::: DATA FOR THIS EXERCISE

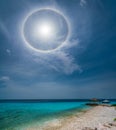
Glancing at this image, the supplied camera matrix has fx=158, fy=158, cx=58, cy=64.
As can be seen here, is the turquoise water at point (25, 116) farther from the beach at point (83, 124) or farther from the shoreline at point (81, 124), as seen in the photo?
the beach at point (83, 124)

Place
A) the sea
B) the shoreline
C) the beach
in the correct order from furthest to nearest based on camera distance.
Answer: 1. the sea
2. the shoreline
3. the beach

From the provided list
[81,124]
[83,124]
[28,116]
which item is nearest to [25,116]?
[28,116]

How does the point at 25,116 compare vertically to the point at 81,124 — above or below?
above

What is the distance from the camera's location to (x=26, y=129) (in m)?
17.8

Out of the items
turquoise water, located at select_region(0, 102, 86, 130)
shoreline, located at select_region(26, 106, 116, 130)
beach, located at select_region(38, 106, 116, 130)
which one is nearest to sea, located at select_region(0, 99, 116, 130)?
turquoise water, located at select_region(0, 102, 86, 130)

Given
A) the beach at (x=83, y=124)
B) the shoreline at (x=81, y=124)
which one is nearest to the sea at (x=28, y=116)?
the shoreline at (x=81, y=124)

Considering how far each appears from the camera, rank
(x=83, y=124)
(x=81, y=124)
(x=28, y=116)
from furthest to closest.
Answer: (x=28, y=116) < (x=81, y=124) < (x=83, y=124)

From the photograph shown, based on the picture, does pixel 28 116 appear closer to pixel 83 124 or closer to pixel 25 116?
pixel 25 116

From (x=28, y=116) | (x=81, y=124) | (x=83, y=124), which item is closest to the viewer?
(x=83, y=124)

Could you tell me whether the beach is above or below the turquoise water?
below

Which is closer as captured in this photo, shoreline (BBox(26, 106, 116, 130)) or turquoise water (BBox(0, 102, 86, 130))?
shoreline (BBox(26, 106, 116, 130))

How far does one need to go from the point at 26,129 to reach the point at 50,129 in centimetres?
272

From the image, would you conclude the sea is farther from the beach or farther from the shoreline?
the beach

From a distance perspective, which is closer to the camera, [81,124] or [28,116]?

::::::

_GIVEN EXERCISE_
Lay out the whole listing above as a JSON list of strings, with one string for each line and no blank lines. Omit the picture.

_SOLUTION FOR THIS PROBLEM_
[
  "Glancing at this image, the supplied camera matrix has fx=158, fy=158, cx=58, cy=64.",
  "As can be seen here, is the turquoise water at point (25, 116) farther from the beach at point (83, 124) or farther from the shoreline at point (81, 124), as seen in the photo?",
  "the beach at point (83, 124)",
  "Place",
  "A) the sea",
  "B) the shoreline",
  "C) the beach",
  "in the correct order from furthest to nearest based on camera distance.",
  "Answer: 1. the sea",
  "2. the shoreline",
  "3. the beach",
  "From the provided list",
  "[81,124]",
  "[83,124]",
  "[28,116]",
  "which item is nearest to [25,116]?",
  "[28,116]",
  "How does the point at 25,116 compare vertically to the point at 81,124 — above or below?",
  "above",
  "What is the distance from the camera's location to (x=26, y=129) (in m)?",
  "17.8",
  "Out of the items",
  "turquoise water, located at select_region(0, 102, 86, 130)",
  "shoreline, located at select_region(26, 106, 116, 130)",
  "beach, located at select_region(38, 106, 116, 130)",
  "which one is nearest to sea, located at select_region(0, 99, 116, 130)?",
  "turquoise water, located at select_region(0, 102, 86, 130)",
  "Given",
  "A) the beach at (x=83, y=124)",
  "B) the shoreline at (x=81, y=124)",
  "which one is nearest to the sea at (x=28, y=116)?",
  "the shoreline at (x=81, y=124)",
  "Considering how far each appears from the camera, rank",
  "(x=83, y=124)",
  "(x=81, y=124)",
  "(x=28, y=116)",
  "from furthest to closest.",
  "Answer: (x=28, y=116) < (x=81, y=124) < (x=83, y=124)",
  "From the photograph shown, based on the picture, does pixel 28 116 appear closer to pixel 83 124 or closer to pixel 25 116?",
  "pixel 25 116",
  "From (x=28, y=116) | (x=81, y=124) | (x=83, y=124), which item is closest to the viewer?",
  "(x=83, y=124)",
  "Could you tell me whether the beach is above or below the turquoise water?",
  "below",
  "Which is closer as captured in this photo, shoreline (BBox(26, 106, 116, 130)) or turquoise water (BBox(0, 102, 86, 130))?",
  "shoreline (BBox(26, 106, 116, 130))",
  "How far does one need to go from the point at 26,129 to reach the point at 50,129 in centimetres?",
  "272",
  "From the image, would you conclude the sea is farther from the beach or farther from the shoreline?",
  "the beach",
  "From a distance perspective, which is closer to the camera, [81,124] or [28,116]?"
]